[Dataset rows]
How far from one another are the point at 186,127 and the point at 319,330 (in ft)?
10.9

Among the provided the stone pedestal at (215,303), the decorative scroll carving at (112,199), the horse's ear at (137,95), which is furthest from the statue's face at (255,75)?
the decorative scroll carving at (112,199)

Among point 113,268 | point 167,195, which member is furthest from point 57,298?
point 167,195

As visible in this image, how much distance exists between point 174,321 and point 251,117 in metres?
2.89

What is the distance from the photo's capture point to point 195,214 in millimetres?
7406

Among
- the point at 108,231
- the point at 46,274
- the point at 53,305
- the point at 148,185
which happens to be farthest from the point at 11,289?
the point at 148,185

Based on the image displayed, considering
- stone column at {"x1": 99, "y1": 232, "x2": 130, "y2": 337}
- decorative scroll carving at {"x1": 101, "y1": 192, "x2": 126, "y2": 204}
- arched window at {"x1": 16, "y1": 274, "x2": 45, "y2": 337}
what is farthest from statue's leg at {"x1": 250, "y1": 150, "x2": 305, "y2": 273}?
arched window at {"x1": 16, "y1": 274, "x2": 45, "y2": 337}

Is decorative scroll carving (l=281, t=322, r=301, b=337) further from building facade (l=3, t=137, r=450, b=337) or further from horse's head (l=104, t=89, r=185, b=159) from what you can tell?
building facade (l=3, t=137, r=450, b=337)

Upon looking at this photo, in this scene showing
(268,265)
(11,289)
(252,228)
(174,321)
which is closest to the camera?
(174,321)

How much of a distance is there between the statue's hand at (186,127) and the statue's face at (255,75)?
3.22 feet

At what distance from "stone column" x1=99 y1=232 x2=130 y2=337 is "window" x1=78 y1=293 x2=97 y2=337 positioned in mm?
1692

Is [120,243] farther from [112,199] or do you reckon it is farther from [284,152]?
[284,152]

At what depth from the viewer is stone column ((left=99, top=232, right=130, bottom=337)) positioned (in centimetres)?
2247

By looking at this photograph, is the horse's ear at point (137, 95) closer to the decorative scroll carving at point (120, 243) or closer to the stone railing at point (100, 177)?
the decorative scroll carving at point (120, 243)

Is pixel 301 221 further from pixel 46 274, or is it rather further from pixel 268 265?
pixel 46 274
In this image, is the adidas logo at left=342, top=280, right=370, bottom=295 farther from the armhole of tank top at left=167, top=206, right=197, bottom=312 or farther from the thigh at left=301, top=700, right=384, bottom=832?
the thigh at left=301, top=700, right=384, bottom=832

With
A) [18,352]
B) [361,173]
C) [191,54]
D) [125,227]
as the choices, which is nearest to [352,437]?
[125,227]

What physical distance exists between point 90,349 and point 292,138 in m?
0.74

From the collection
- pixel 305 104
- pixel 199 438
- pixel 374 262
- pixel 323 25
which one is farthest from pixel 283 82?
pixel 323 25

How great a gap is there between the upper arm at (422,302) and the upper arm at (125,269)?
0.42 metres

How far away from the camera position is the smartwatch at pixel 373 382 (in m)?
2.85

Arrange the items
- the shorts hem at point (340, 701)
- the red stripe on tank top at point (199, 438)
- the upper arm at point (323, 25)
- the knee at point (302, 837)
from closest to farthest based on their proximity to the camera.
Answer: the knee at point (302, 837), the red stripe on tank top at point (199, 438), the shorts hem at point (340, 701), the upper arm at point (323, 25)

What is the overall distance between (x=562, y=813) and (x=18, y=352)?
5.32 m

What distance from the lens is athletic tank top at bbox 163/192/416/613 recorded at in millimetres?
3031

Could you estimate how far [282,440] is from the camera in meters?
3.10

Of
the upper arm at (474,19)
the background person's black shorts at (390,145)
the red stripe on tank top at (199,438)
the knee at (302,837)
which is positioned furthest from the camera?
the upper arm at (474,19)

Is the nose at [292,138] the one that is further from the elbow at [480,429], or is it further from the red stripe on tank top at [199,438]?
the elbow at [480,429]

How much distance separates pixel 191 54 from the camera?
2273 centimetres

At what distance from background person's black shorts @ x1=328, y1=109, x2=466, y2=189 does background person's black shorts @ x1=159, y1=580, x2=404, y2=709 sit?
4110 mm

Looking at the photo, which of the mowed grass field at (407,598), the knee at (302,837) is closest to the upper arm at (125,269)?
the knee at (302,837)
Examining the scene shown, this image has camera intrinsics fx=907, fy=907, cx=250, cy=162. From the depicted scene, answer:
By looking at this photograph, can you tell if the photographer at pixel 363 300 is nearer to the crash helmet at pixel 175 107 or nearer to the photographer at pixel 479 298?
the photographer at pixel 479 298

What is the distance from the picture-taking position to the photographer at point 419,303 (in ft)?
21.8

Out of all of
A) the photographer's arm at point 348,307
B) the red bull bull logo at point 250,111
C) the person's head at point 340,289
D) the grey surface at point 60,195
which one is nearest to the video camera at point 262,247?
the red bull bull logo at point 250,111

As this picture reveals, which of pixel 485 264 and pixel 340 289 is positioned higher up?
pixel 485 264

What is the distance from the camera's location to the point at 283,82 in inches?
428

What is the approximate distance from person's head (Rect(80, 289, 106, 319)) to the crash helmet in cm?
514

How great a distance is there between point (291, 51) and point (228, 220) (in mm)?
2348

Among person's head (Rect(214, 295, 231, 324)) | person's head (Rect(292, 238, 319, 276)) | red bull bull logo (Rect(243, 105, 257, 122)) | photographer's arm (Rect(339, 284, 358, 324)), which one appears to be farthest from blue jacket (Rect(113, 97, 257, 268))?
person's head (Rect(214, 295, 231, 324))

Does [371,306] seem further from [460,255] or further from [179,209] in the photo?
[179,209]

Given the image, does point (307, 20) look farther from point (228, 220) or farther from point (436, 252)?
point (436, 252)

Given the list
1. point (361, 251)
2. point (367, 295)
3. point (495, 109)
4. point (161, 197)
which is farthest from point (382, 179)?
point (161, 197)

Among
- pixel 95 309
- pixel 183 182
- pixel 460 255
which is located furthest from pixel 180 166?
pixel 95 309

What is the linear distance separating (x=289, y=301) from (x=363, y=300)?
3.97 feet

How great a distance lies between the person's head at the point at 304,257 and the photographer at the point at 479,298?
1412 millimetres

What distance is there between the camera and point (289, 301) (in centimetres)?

• Problem to solve: Lay out the records from the line with "What is the linear" to the line with "1412 millimetres" as a JSON list of strings, one string per line, skipping blank lines.

• Task answer:
[
  "What is the linear distance separating (x=289, y=301) from (x=363, y=300)?",
  "3.97 feet",
  "How great a distance lies between the person's head at the point at 304,257 and the photographer at the point at 479,298?",
  "1412 millimetres"
]